Les quelques suggestions suivantes peuvent être proposées pour la pratique algologique :
1. Continuer à veiller rigoureusement à la communication autant verbale que non verbale avec nos patients pour optimiser les attentes concernant l’antalgie. Cette optimisation se construit notamment en manifestant sa confiance dans le traitement. La communication décrivant le traitement proposé doit certes l’être de manière rigoureuse et objective. Elle peut cependant en valoriser les aspects positifs en incluant par exemple une information sur le pourcentage de patients qui bénéficient de cette approche thérapeutique ainsi que d’une bonne expérience la concernant parmi les patients du thérapeute ;
2. Favoriser l’utilisation de méthodes antalgiques reconnues qui correspondent aux attentes et représentations des patients, en explorant ces dernières. Eviter les schémas de traitement rigides et insuffisamment individualisés ;
3. Lors de l’information liée à la prescription, mettre l’accent sur le pourcentage de patients qui n’ont pas d’effets secondaires plutôt que sur la fréquence de ces derniers. Des « entretiens de prescription » proposant la lecture des notices médicamenteuses et l’exploration des craintes concernant les effets secondaires pourraient, quant à eux, contribuer à limiter les effets nocebo ;
4. Selon le contexte, la mise à disposition de témoignages écrits ou la disponibilité de vidéos concernant les bénéfices de la thérapie proposée pourrait être envisagée.
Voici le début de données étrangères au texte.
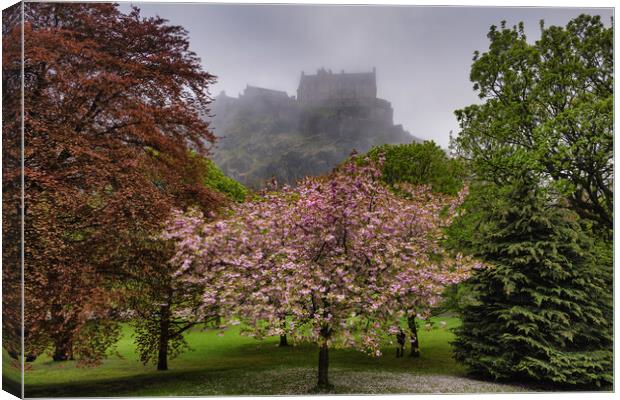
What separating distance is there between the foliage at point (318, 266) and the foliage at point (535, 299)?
6.84 ft

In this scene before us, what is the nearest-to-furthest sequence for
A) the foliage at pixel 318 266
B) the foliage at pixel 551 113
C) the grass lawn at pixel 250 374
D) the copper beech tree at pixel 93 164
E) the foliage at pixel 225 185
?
the copper beech tree at pixel 93 164 < the foliage at pixel 318 266 < the grass lawn at pixel 250 374 < the foliage at pixel 551 113 < the foliage at pixel 225 185

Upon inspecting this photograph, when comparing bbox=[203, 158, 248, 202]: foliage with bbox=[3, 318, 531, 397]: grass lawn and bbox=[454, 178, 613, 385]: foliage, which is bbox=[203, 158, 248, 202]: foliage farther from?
bbox=[454, 178, 613, 385]: foliage

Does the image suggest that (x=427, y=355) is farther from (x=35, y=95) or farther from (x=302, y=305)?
(x=35, y=95)

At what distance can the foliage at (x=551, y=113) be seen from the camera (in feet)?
40.3

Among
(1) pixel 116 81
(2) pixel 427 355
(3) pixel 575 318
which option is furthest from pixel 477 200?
(1) pixel 116 81

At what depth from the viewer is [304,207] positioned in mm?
10094

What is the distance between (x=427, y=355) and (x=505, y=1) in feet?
29.7

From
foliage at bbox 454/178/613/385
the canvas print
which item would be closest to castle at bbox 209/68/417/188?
the canvas print

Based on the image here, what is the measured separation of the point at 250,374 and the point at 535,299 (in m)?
6.50

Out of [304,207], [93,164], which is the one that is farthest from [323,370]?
[93,164]

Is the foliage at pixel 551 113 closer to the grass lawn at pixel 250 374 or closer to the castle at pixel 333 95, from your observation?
the castle at pixel 333 95

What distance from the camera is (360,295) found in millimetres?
10016

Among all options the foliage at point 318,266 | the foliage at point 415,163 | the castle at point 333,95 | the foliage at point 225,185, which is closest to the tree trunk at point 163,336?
the foliage at point 318,266

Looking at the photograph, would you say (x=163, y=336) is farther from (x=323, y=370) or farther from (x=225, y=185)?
(x=225, y=185)
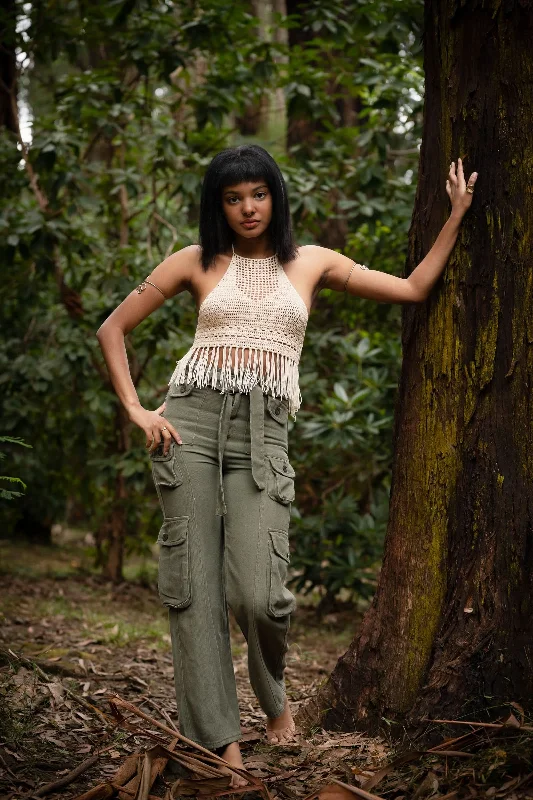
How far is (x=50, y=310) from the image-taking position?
23.9 feet

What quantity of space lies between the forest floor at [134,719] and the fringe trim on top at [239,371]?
121 cm

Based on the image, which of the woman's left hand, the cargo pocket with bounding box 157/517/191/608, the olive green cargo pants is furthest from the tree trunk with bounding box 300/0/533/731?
the cargo pocket with bounding box 157/517/191/608

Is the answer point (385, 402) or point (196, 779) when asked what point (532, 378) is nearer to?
point (196, 779)

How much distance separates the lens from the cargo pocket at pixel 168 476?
2.98 meters

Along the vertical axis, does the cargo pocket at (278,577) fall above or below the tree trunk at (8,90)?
below

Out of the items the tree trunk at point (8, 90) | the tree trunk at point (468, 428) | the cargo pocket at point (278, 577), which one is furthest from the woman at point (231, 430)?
the tree trunk at point (8, 90)

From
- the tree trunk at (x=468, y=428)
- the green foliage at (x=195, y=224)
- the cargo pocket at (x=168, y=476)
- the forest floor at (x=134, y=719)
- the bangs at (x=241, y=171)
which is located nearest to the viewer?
the forest floor at (x=134, y=719)

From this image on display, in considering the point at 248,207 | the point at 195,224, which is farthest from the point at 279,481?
the point at 195,224

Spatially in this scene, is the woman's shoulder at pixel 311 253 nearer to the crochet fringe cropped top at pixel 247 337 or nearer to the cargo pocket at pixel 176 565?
the crochet fringe cropped top at pixel 247 337

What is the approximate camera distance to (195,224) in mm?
6293

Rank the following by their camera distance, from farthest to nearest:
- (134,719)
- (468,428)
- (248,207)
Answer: (134,719) < (248,207) < (468,428)

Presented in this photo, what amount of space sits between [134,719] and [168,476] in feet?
3.92

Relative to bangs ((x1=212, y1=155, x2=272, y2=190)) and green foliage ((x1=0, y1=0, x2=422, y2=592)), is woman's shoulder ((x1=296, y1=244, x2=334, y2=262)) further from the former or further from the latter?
green foliage ((x1=0, y1=0, x2=422, y2=592))

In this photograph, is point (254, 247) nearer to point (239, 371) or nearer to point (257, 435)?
point (239, 371)
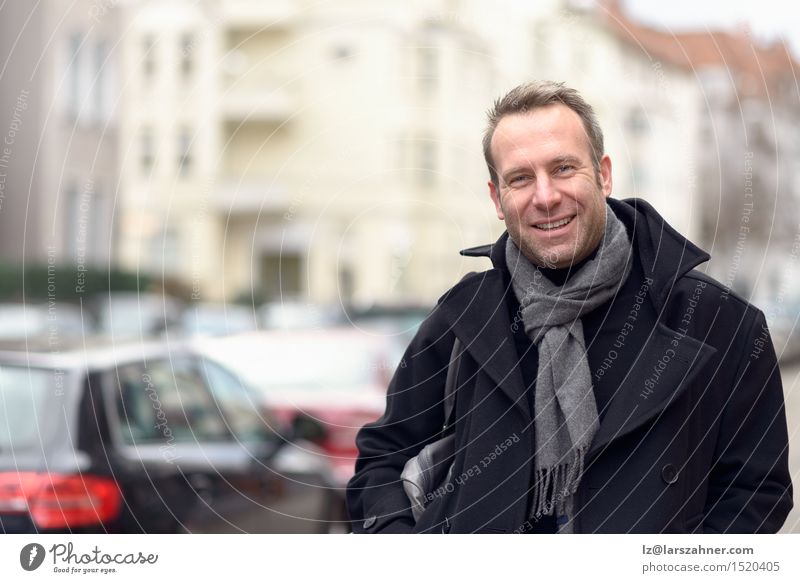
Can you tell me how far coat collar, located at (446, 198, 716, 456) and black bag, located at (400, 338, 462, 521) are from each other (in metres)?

L’impact d’un témoignage peut valoir beaucoup d’explications ! Par ailleurs, les groupes d’entraide devraient être largement informés sur la puissance des effets placebo et nocebo, sur les bénéfices d’une communication peu anxiogène et sur l’importance de favoriser des attentes positives.
Conclusion
Loin d’être cantonnés aux seules situations de recherche, les effets placebo et nocebo sont omniprésents lors des interventions cliniques et ont été particulièrement bien étudiés dans le domaine de l’algologie. En tant que thérapeutes, nous avons grand intérêt à mieux connaître ces effets, à la fois psychologiques et biologiques, qui prennent place dans un contexte de soin, afin d’en utiliser la puissance. L’effet d’un médicament ou d’une procédure antalgique sont non seulement déterminés par leur activité propre, mais peuvent être renforcés ou amoindris par ce qui précède et entoure leur administration.
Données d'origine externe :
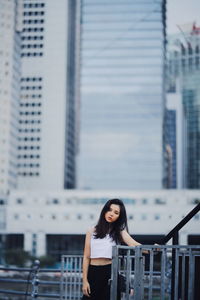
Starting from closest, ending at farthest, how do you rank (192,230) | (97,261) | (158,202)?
1. (97,261)
2. (192,230)
3. (158,202)

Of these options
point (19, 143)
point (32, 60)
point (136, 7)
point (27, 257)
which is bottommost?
point (27, 257)

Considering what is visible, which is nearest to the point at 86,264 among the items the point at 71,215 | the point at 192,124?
the point at 71,215

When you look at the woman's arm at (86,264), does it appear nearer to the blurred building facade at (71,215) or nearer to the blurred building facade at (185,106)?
the blurred building facade at (71,215)

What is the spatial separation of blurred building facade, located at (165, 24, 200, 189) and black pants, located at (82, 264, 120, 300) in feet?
303

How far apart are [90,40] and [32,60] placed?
1393 centimetres

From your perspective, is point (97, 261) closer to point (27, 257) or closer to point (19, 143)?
point (27, 257)

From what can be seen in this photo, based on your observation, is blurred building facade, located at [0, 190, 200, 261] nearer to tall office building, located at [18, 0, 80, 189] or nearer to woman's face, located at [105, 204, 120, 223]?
tall office building, located at [18, 0, 80, 189]

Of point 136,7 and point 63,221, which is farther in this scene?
point 136,7

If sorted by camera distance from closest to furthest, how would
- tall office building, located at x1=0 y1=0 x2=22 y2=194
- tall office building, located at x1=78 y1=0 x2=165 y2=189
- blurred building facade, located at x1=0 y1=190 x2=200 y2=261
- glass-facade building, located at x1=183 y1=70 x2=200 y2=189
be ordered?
blurred building facade, located at x1=0 y1=190 x2=200 y2=261
tall office building, located at x1=0 y1=0 x2=22 y2=194
tall office building, located at x1=78 y1=0 x2=165 y2=189
glass-facade building, located at x1=183 y1=70 x2=200 y2=189

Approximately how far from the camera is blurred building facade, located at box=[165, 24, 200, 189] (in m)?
102

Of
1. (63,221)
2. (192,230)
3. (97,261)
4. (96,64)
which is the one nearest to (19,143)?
(96,64)

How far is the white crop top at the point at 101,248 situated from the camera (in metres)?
3.36

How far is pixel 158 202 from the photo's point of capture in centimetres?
5459

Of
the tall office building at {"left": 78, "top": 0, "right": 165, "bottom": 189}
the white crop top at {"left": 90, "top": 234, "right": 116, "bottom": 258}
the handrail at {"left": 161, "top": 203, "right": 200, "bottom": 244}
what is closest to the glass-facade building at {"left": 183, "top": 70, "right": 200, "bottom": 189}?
the tall office building at {"left": 78, "top": 0, "right": 165, "bottom": 189}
En convoquant, parmi d’autres dimensions, les attentes, le désir de guérir, le conditionnement, l’apprentissage, la suggestion, la confiance et la relation entre un patient et son thérapeute, l’effet placebo condense de manière extraordinaire les aspects psycho-biologiques du soin et de la guérison. Ainsi, « d’invité obligé ou mésestimé » (Cedraschi et al., Rev méd suisse 2011), il peut « devenir un allié fréquentable » (Cedraschi et al., 2014) dans un espace thérapeutique qui doit rester un creuset ouvert à la subjectivité et favoriser le processus de guérison, tout en profitant des progrès de la médecine, des neurosciences et de la pharmacologie.